Ideation: Imagination at Play
Ideation is a word that gets bounced around quite a bit by creatives in discussing their workflow - how they come up with a great design, great artwork, great music - anything that requires an element of conceptualizing.
Before now I hadn't given much thought to ideation but I have always been introspective and as a little girl, I lived in my imagination almost as much as in the real world. For me, the world of pretend and fairy tales was always a fun place to hang out. Now as an author, I’m always hatching plots, creating characters, devising their goals, motivations, their little quirks, and the worlds in which they live. And I realize it's just as much fun now as when I used to dream up fairy tales as a little girl. Even in my contemporary fiction, I’m building a unique world within a recognizable one because my characters must figure out how to navigate the particular circumstances that I create, moving through them to get to the lessons they must learn and ultimately to their happily-ever-after.
“For me, the world of pretend and fairy tales was always a fun place to hang out.”
And it all comes back to my imagination – ideation, my thoughts tumbling over each other in unrestrained glee:
Why does my heroine react like that?
What is there in his past that gives him this worldview?
How can I untangle this particular plot snag to get from where I am to where I want to be?
I have found it to be one of the more relaxing parts of the process. I’m working on my story but it doesn't feel like work because I'm just allowing my mind to wander over where I want to go next in the story. If you can imagine a cat playing with a ball of yarn…... the cat isn't stressed out about getting the yarn untangled. He's just tapping that ball and yeah, he may enjoy pulling that string free but the game is still pretty darn good just the way it is. I have learned to patiently and effortlessly ‘bat’ around ideas because there comes a point when creative flow takes over and amazing things start to happen.
I met the term ‘creative flow’ in Meghan March’s Writing Amazing Fiction and it felt like an ‘aha’ moment because it perfectly describes my experience. The more I write, the more confident I become that this ephemeral muse is always going to come alongside and untangle difficult plot points. It is going to introduce me to previously unknown facets of my main character’s personality so I can write well-rounded, believable characters. That can only improve my writing because what do contemporary romance readers want if not to have a completely immersive experience in a world where the plot and character motivations are plausible but their shenanigans still manage to surprise and amaze? That’s what I want as a reader, anyway.
The more I embrace the concept of dedicated time for what is truly imagination at play, the more I realize its true value. It’s not time spent goofing off or procrastinating (although there’s lots of that too 😊), it is time spent ruminating on my work in progress and that is a valid part of the creative process.

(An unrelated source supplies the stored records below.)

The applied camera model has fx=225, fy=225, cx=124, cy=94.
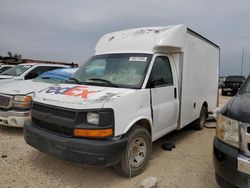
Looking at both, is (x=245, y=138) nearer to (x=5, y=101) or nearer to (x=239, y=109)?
(x=239, y=109)

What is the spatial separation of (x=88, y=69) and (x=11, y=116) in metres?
2.22

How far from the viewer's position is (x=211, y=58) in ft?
22.4

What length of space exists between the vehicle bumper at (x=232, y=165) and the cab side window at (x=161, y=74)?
1680mm

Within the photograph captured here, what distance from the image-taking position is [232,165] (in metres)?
2.38

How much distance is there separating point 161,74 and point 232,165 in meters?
2.24

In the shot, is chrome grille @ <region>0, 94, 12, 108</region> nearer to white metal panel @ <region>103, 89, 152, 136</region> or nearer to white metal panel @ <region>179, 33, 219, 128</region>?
white metal panel @ <region>103, 89, 152, 136</region>

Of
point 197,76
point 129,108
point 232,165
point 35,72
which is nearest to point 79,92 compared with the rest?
point 129,108

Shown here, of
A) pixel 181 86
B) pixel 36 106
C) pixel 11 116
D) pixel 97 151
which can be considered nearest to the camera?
pixel 97 151

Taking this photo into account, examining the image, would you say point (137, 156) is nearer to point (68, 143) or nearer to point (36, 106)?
point (68, 143)

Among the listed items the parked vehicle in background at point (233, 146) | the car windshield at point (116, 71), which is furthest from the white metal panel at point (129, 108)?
the parked vehicle in background at point (233, 146)

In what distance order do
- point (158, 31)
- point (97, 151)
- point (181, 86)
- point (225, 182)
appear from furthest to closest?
1. point (181, 86)
2. point (158, 31)
3. point (97, 151)
4. point (225, 182)

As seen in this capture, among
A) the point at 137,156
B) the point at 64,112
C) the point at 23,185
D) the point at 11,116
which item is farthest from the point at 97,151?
the point at 11,116

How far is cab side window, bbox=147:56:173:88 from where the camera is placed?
3.98 m

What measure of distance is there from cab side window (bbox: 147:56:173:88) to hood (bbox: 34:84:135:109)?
2.06 feet
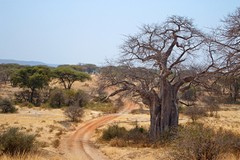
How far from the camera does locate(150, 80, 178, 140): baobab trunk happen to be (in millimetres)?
18859

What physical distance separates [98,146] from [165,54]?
22.0 ft

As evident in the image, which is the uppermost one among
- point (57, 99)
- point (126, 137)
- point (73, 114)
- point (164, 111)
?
point (164, 111)

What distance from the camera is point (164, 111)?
1892 centimetres

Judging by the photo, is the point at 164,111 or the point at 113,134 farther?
the point at 113,134

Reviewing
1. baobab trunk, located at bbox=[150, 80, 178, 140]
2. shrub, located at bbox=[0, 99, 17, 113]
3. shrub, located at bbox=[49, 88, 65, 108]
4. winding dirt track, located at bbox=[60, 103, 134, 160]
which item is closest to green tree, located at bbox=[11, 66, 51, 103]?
shrub, located at bbox=[49, 88, 65, 108]

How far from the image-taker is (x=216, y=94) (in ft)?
61.0

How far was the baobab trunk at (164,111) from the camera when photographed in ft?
61.9

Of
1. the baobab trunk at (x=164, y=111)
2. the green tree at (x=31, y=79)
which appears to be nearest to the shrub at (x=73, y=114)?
the baobab trunk at (x=164, y=111)

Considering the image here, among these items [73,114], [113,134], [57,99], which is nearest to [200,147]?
[113,134]

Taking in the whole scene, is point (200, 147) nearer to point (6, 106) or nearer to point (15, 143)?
point (15, 143)

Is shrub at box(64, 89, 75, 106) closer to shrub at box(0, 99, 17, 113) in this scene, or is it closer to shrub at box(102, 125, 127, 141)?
shrub at box(0, 99, 17, 113)

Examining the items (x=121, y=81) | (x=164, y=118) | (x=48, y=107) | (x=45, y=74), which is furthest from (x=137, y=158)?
(x=45, y=74)

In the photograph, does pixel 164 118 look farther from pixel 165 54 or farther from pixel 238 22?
pixel 238 22

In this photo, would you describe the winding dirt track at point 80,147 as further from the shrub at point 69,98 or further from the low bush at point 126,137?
the shrub at point 69,98
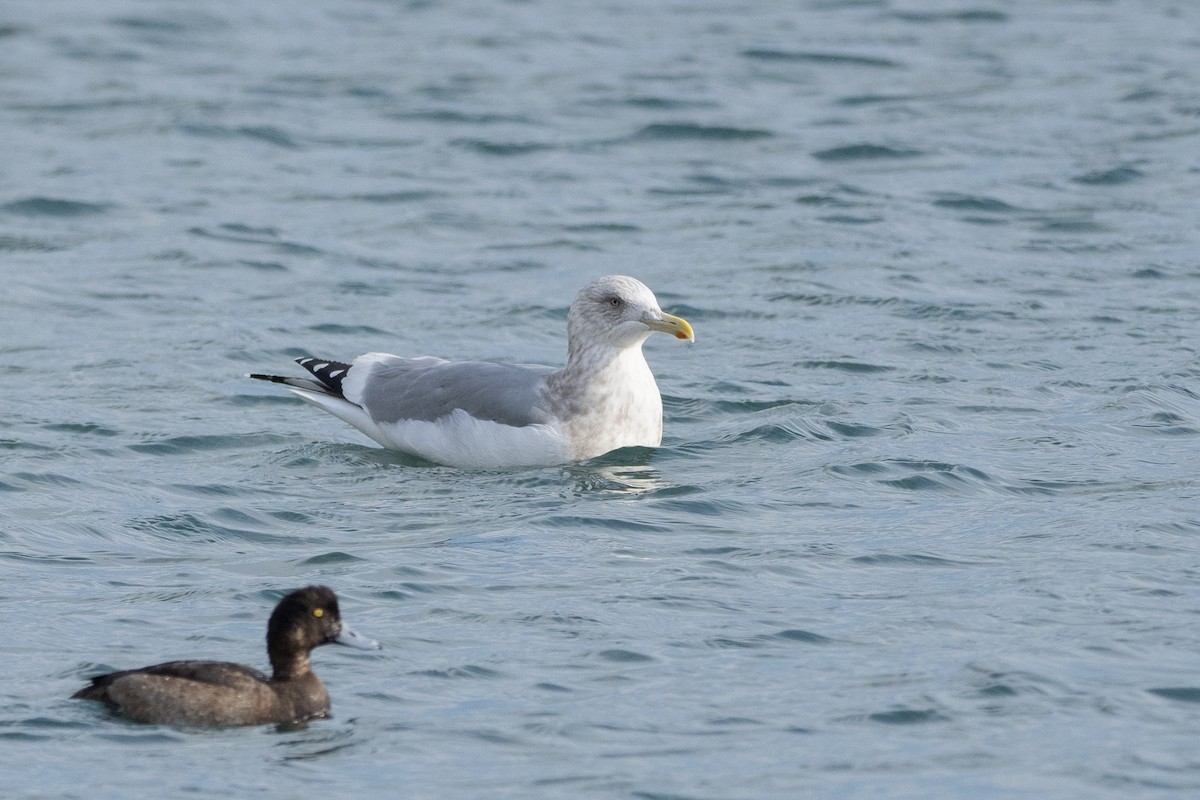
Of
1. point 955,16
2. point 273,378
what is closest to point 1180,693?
point 273,378

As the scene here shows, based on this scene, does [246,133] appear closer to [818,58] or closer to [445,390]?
[818,58]

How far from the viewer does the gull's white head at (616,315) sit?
12.6m

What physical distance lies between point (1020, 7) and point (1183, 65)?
12.0ft

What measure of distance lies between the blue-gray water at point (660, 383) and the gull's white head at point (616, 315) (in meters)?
0.71

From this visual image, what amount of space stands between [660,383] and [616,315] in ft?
7.81

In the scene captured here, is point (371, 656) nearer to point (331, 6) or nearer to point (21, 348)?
point (21, 348)

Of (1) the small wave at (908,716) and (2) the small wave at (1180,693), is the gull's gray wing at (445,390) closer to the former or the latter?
(1) the small wave at (908,716)

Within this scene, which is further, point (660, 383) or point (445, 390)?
point (660, 383)

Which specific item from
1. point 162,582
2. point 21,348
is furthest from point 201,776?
point 21,348

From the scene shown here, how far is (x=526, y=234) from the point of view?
63.3ft

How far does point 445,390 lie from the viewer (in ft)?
41.9

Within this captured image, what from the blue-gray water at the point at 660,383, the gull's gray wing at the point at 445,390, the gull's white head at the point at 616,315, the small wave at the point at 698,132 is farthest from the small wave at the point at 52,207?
the gull's white head at the point at 616,315

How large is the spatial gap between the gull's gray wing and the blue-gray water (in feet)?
1.20

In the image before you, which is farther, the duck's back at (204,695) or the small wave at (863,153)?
the small wave at (863,153)
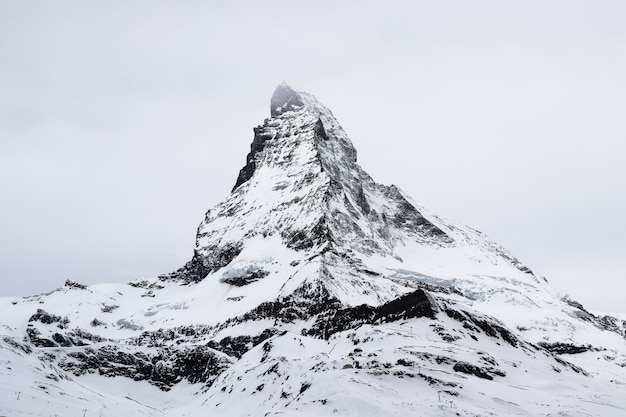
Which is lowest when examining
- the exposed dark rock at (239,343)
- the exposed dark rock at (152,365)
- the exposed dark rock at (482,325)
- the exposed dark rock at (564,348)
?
the exposed dark rock at (152,365)

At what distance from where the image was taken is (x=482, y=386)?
2539 inches

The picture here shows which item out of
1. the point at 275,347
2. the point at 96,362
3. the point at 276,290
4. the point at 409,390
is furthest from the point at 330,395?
the point at 276,290

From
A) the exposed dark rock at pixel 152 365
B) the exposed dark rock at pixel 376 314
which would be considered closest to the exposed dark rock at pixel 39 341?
the exposed dark rock at pixel 152 365

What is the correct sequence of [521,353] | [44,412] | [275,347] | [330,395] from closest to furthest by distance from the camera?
[44,412], [330,395], [521,353], [275,347]

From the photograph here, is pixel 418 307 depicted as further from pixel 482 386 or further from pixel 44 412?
pixel 44 412

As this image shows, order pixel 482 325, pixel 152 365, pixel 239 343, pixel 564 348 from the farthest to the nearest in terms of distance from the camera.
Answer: pixel 564 348 < pixel 239 343 < pixel 152 365 < pixel 482 325

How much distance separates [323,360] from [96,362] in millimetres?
85212

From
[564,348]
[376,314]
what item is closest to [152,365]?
[376,314]

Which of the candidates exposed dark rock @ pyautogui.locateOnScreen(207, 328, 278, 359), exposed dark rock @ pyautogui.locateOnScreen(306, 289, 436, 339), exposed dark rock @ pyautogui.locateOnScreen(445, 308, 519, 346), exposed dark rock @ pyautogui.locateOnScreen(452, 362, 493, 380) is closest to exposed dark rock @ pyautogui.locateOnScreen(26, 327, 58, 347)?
exposed dark rock @ pyautogui.locateOnScreen(207, 328, 278, 359)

I’m not an intuitive writer at all, I’m somewhere in the middle – I like to plot my novels before drafting begins but I also want to go on a journey of discovery as I write. This is my favorite part of drafting – the unexpected turns that a rogue character can make fill me with absolute delight.
So whether I’m lying in bed at the end of the day or out for a walk, I'm just letting these thoughts roll around in my mind. I try not to push them in a particular direction, or try to fit them into a predetermined plot mold even though I know in broad strokes what I want of my characters and where I want the novel to end up.
“This is my favorite part of drafting – the unexpected turns that a rogue character can make fill me with absolute delight.”
I truly believe that by leaving that room for my imagination to play, my writing can only get better. Because if it surprises me then it will likely surprise my reader. And that's where good writing can cross over into memorable writing, maybe even great writing.
This is where the magic happens. When you let go of, or at least loosen the tether to, your plan (or plot, in my case), it leaves creative flow room to do its thing and produce those unexpected gems. This is what ideation is for me – it is quite literally magical thinking and I do love me some magic.